◆ **Problem requirements**:
With the pictures removed, write out the data below exactly.

== Provided data ==

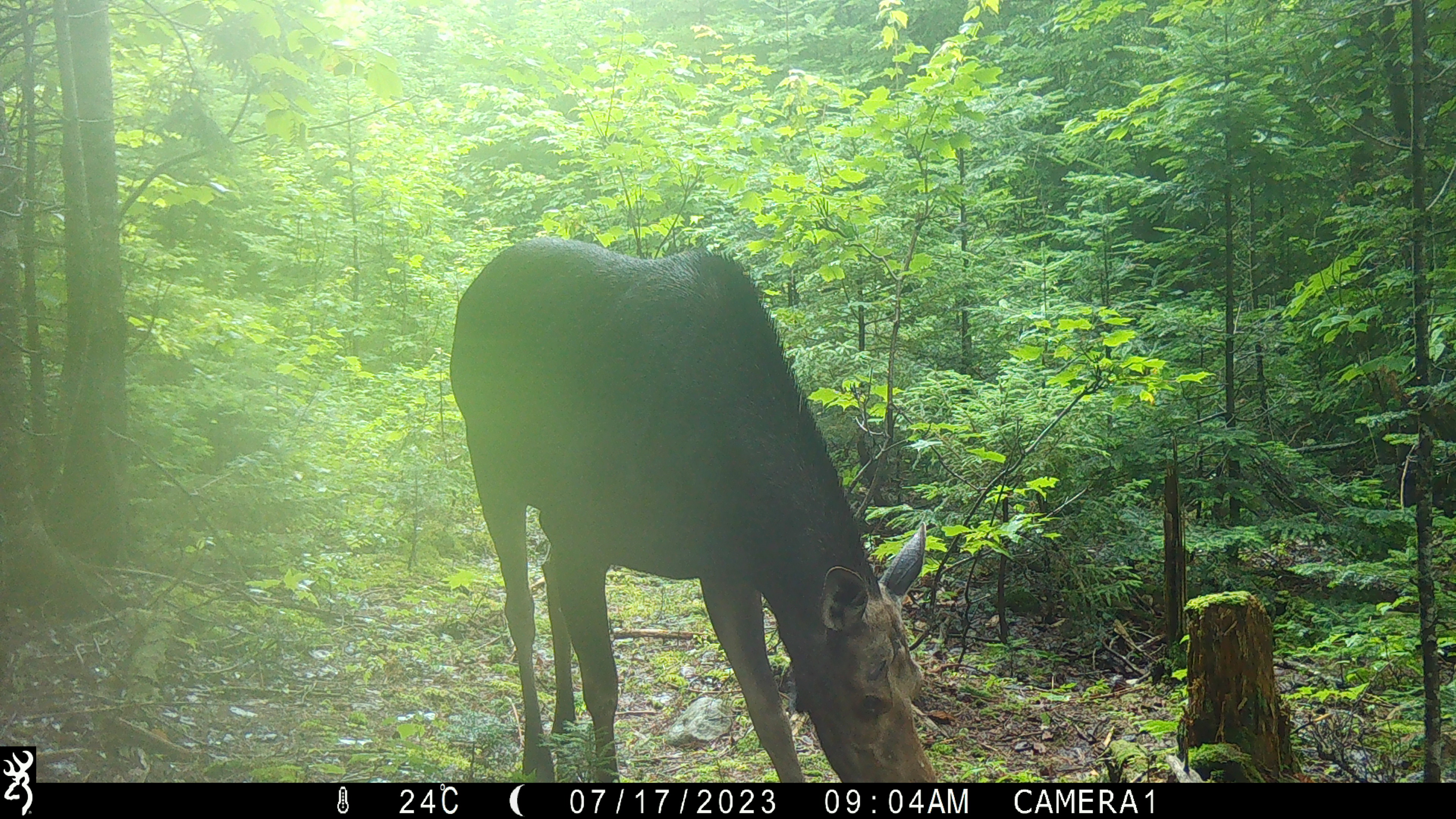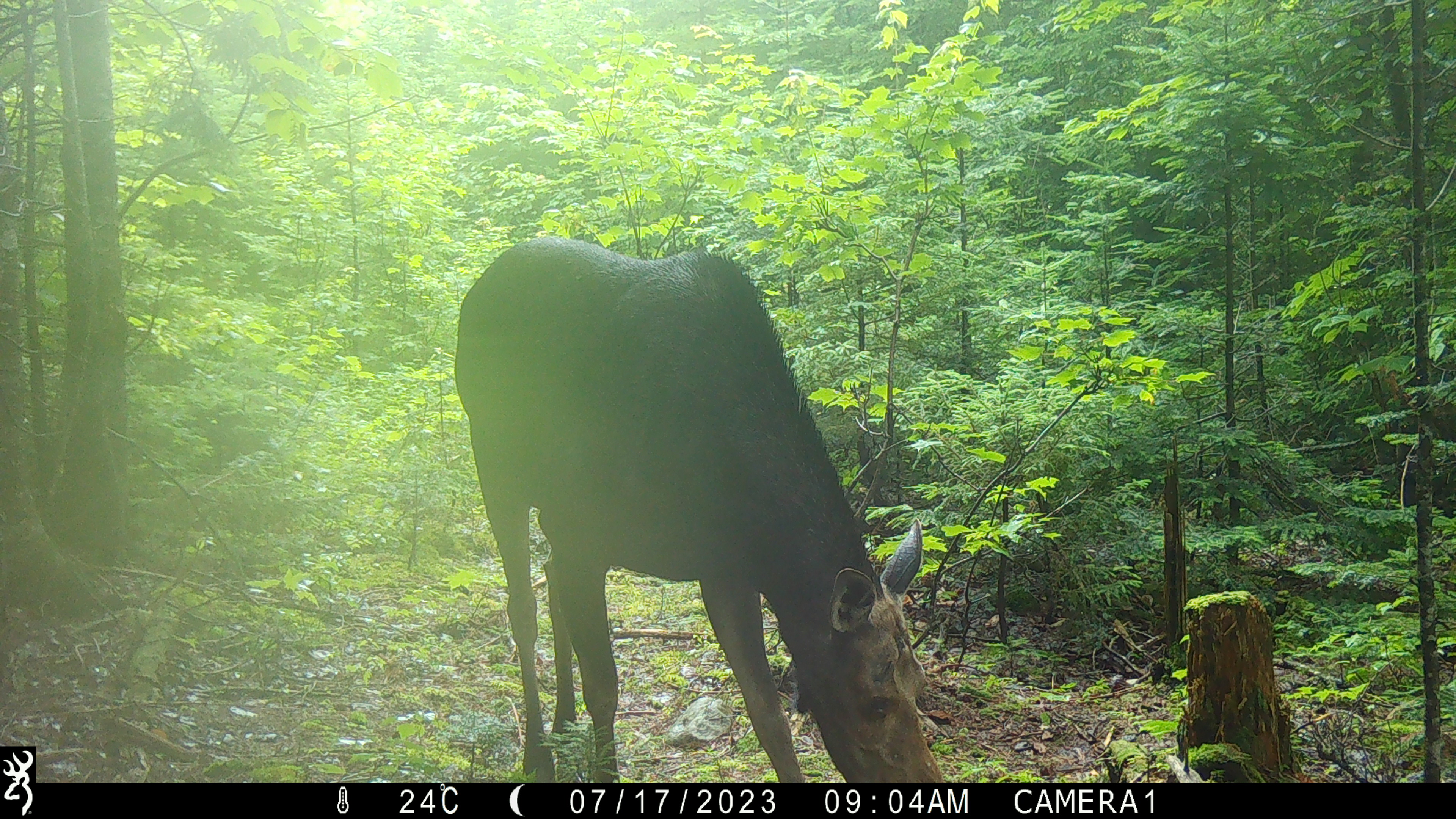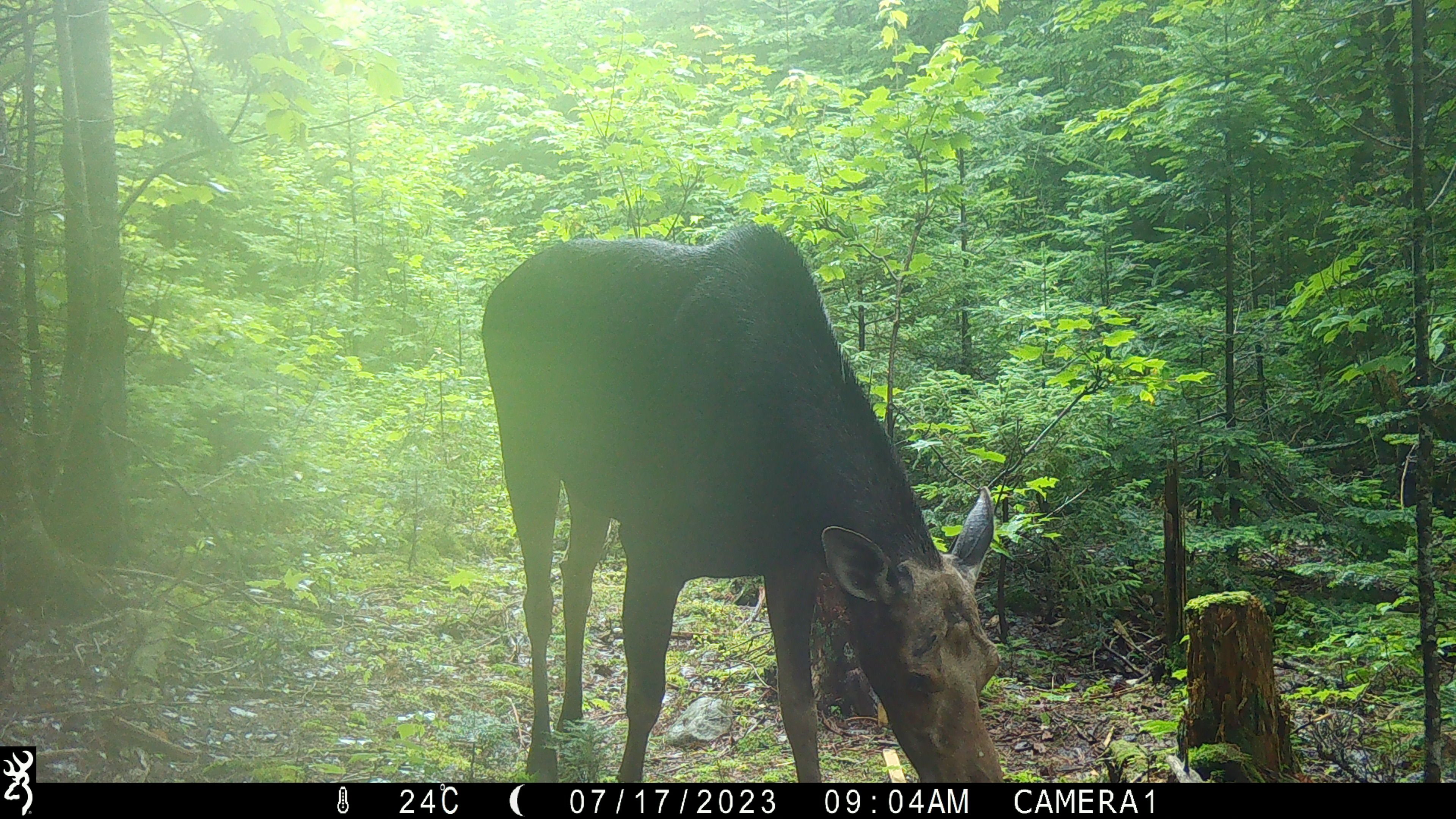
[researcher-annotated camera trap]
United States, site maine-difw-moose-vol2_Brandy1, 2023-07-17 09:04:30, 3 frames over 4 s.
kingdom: Animalia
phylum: Chordata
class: Mammalia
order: Artiodactyla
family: Cervidae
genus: Alces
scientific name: Alces alces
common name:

===

◆ **Answer to the problem**:
[researcher-annotated camera trap]
United States, site maine-difw-moose-vol2_Brandy1, 2023-07-17 09:04:30, 3 frames over 4 s.
kingdom: Animalia
phylum: Chordata
class: Mammalia
order: Artiodactyla
family: Cervidae
genus: Alces
scientific name: Alces alces
common name:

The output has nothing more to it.